Fanático de toda la vida del Spartak de Moscú, pero no de la minoría de violentos, y que no se pierde un partido oficial de la selección rusa desde 2002, Surin pudo lograrlo por disponer de un holgado presupuesto en rublos equivalente a poco más de 10 mil euros. Con ello pudo adquirir los boletos más baratos para rusos, desplazarse gratis en ferrocarril o volar pagando en avión, posibilidad esta última con el atractivo adicional de hacerlo por la noche y ahorrarse el hotel; también usar a veces su propio coche y comer cualquier cosa en los aeropuertos, estaciones de tren y estadios.
Ahora todavía le quedan entradas para las dos semifinales y para la final. Este último boleto, según cuenta, resultó el más difícil de conseguir. Lo intentó todo, sin suerte. Quiso comprarlo a través de la página oficial de la Federación Internacional de Futbol Asociación, no le tocó el sorteo; lo buscó en la reventa, demasiado caro; propuso llevar la silla de ruedas de un minusválido al estadio, todos prefirieron a un familiar; trató de inscribirse como edecán, demasiado mayor, no usa minifalda y no habla tantos idiomas como se requiere; procuró colarse como periodista, nadie quiso acreditarlo; ofreció a cualquier extranjero cambiar un boleto para la final por 30 shapkas, no vino a Rusia ningún comerciante de gorros de piel; y, por último, creó una página en Internet para compartir con otros excluidos la pena de no poder ir a la final.

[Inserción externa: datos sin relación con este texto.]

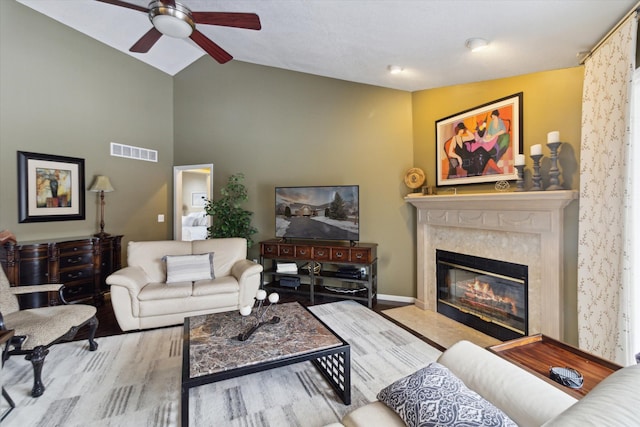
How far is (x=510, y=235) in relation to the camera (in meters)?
2.77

Y el milagro se produjo. Un suertudo compatriota que adquirió por sorteo cuatro entradas en la página oficial le escribió para cederle una al precio nominal, 3 mil rublos, unos 50 dólares, cuando pudo haberla vendido hasta en 3 mil dólares, el precio de rapiña que establecieron los especuladores por un asiento en el gallinero detrás de una portería en el estadio de Luzhniki.